Milan Novy was in the middle, with Currie reassigned as the left wing for a new unit with Doug Jarvis and Ken Houston.
Since the Gee Whizzers had been an outstanding line for 45 straight games, Coach Bryan Murray was pressed to explain his reasons for the shift. After a few words devoted to the need for workers to get Novy working, Murray acknowledged that he was looking ahead to the likely playoff matchup against the New York Islanders.
The Capitals, without playoff experience in their first eight seasons, are well behind schedule and Murray is not the kind to settle for mere participation this time. He wants to win and the prime object of his disaffection is the Islanders' star center, Bryan Trottier.
Jarvis, in seven seasons at Montreal, earned a reputation for neutralizing Trottier, so Murray now is embarked on an experiment designed to find the proper flankers to accompany Jarvis in a playoff matchup against Trottier and Co.
"We didn't fare too well in the matchups on the Island Thursday (an 8-3 loss) and in the future I'm convinced I'll have to play Jarvis against Trottier," Murray said. "I'm trying a few guys in different situations to see how it works down the line."
For first returns, yesterday's move looked almost as prescient as Murray's alignment of Alan Haworth, Bobby Carpenter and Craig Laughlin, which immediately spurred Haworth to a 10-game scoring streak.
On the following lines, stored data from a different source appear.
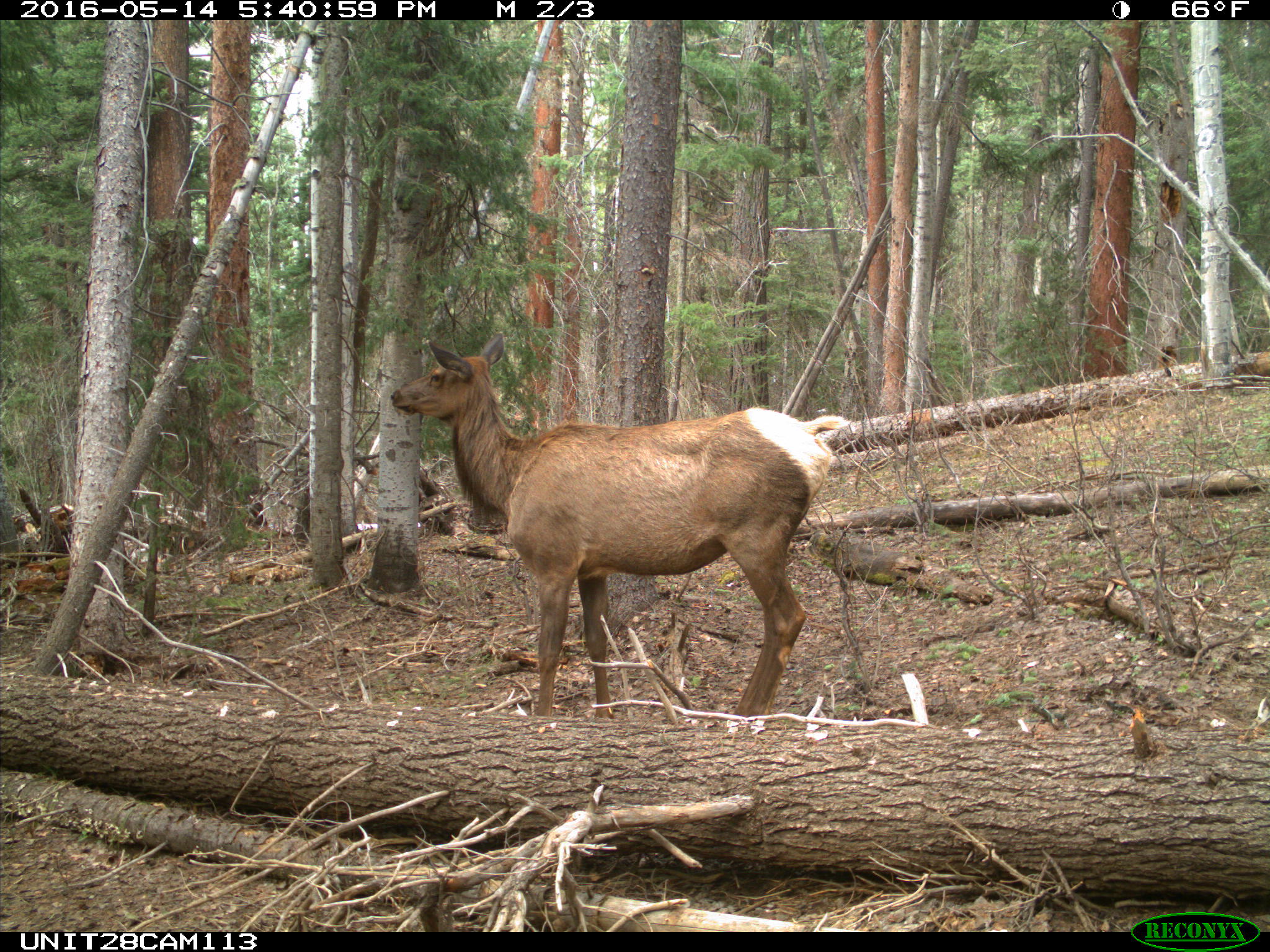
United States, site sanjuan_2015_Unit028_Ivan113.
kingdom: Animalia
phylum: Chordata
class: Mammalia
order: Artiodactyla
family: Cervidae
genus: Cervus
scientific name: Cervus elaphus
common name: red deer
Houston and Currie, both assisted by Jarvis, scored first-period goals in a 6-1 Washington victory.
The new lines were unfolded, without comment, during Saturday's practice at the Bowie Ice Rink. Currie, who arrived 10 minutes late, thought he was just being punished.
"I was late for practice and when I got there, Milan was at center, so when he stayed there for the whole practice I still didn't think I was being shifted," Currie said. "I was really surprised today when Bryan gave us the lines.
"He told me to try not to get caught out of position and just hold up my responsibility on defense. Actually, it's a lot easier than playing center. I had played a bit of left wing for Gary Green and a little in the minors, so it's not all new."
If Currie should stay with Jarvis, it would mean he would be matched against Mike Bossy, who scored three goals for the Islanders Thursday. Currie and Bossy were linemates for two years in junior hockey at Laval, Quebec.
"Mike was my right wing for two years; that's how I scored all my points," Currie said. "I don't know what to think about going against him. The playoffs are still quite a bit away. But I've covered some tough centermen, so I'm sure I can handle it on left wing."